Schnurr (born in Wingham, Ontario) is the assistant to the Director of Development and Stewardship Officer of University Advancement at the University of Windsor (Windsor Star, 1 October 2005) He also operates a graphic design business. A former member of the Progressive Conservative Party of Canada, he describes himself as fiscally conservative and socially moderate (Windsor Star, 6 January 2006).

He has called for greater AIDS/HIV awareness in the Windsor gay community (Star, 7 December 2004). Before joining the Progressive Canadian Party, he planned to vote for the Liberals in the 2006 election because of concerns about the Conservative Party's social policies (Star, 19 April 2005). In 1999, he organized the first gay pride parade in Sarnia (Globe and Mail, 23 August 1999).

In 2005, Schnurr wrote a Letter to the Editor supporting the energy policies of the former provincial government of Mike Harris, which required energy consumers to pay the real cost of electricity. Schnurr argued that the policy encouraged conservation, and criticized the succeeding governments of Ernie Eves and Dalton McGuinty for supporting artificially lower rates (Star, 10 August 2005). He has also called upon the government to address rising gas prices, otherwise they could be faced with a renewed demand for the nationalization of the oil industry (Star, 14 September 2005).

Schnurr has argued against affirmative action policies for universities, describing such policies as reverse discrimination (Star, 7 April 2003). He was an opponent of the 2003 Invasion of Iraq (Star, 13 December 2002).

He was a candidate for city council for the City of Windsor municipal election in November 2006 .

He received 614 votes (1.29%), finished fifth out of seven against New Democratic Party incumbent Brian Masse during the 2006 federal election.

Chris Schnurr resigned from the Progressive Canadian Party as their Communications Director and Health Critic, along with President Jim Love and Leader Tracy Parsons in November 2007.
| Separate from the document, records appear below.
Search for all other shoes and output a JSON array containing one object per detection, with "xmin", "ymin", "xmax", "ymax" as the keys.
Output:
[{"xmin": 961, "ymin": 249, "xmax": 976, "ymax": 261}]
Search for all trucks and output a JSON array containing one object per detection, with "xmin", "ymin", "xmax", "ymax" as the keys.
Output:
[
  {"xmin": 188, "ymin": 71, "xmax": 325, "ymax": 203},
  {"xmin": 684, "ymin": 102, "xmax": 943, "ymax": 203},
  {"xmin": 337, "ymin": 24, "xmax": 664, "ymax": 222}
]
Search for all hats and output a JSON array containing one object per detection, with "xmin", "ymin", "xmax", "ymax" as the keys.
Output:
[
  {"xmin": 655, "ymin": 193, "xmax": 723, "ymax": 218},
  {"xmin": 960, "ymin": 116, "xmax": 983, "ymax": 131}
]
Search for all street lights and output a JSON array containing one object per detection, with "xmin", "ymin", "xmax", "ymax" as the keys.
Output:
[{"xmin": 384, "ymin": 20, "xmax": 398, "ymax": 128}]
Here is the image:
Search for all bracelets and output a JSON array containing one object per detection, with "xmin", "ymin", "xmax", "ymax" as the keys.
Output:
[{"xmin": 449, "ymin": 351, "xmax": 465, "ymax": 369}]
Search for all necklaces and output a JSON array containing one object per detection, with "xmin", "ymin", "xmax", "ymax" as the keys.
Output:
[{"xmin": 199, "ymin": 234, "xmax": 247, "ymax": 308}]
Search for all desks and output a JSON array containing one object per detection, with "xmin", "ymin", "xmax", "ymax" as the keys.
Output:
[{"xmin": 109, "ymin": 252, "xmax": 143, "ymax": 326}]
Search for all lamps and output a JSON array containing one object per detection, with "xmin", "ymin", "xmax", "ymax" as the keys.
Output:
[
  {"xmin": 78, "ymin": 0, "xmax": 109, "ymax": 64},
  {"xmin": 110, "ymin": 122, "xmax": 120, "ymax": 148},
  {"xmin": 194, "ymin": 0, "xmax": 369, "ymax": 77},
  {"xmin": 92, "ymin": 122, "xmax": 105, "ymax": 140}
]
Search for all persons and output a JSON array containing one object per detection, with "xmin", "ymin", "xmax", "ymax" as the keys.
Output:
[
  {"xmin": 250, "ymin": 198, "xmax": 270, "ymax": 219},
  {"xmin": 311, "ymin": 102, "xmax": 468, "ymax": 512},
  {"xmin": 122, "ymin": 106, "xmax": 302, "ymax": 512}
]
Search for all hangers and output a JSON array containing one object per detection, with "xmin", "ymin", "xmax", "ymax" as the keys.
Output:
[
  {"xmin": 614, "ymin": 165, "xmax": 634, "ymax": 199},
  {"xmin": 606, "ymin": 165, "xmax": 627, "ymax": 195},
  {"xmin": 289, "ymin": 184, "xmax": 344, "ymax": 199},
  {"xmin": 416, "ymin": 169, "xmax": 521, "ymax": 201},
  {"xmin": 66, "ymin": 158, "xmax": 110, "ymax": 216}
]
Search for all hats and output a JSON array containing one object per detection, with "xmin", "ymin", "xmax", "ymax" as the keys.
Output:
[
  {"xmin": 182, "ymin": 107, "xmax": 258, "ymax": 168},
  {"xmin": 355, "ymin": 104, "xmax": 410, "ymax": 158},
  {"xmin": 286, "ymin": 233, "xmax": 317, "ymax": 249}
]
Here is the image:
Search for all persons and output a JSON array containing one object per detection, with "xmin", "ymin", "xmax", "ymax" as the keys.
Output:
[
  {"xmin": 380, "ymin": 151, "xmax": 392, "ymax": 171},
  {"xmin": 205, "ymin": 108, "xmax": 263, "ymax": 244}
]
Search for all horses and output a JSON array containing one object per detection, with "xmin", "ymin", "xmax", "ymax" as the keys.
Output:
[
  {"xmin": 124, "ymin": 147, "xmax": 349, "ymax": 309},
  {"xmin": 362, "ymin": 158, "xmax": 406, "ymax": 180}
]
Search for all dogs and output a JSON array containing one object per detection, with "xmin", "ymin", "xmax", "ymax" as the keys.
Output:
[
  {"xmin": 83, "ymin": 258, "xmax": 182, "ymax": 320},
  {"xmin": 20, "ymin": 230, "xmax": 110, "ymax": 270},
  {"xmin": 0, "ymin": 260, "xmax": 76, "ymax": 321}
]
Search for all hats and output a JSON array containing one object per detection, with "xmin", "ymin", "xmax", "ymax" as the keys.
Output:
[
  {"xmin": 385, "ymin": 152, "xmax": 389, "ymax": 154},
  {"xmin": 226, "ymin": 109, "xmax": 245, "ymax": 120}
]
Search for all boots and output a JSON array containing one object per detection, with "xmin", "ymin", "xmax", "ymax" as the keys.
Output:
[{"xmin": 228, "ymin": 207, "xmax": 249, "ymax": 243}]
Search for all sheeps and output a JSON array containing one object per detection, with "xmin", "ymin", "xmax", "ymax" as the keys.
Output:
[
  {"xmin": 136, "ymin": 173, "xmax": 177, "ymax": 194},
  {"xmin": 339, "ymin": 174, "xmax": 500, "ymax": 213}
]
===Markham—Unionville: Fayaz Choudhary===

M. Fayaz Choudhary is a Creative/Futuristic minded small business man who started his first business while still in school (22 years ago) and continues run his thriving business in greater Toronto

Born Pakistan, Fayaz chose Canada as the land of opportunity and freedom to call home for himself and his family. He and his wife of 13 years, Tayyaba, are the parents of twin boys, Munam and Afraz, and two daughters, Samahat and Sabahat.

Starting with a degree in Science from the University of Karachi, Pakistan, His love of learning has earned him additional skills in various fields of computers and electronics.

Using that knowledge, Fayaz Choudhary became a Local Radio producer on 770AM running state of the Art web radios and web TV. He is also the founder of first Urdu community web radio in Canada.

An active member of the community, Fayaz’s love of learning and youth inspired him to create and finance the “Munam’s scientific inventor’s award 1993, 1994, and 1995” for teens

Fayaz Choudhary is committed to support the needs of other hard working Canadians because he believes that any man who works hard enough could aspire to any job in a country of opportunity like Canada.

A man who delights in helping others, Fayaz Choudhary characterizes this opportunity to serve by running as a candidate with a simple slogan. “We will build our future together!”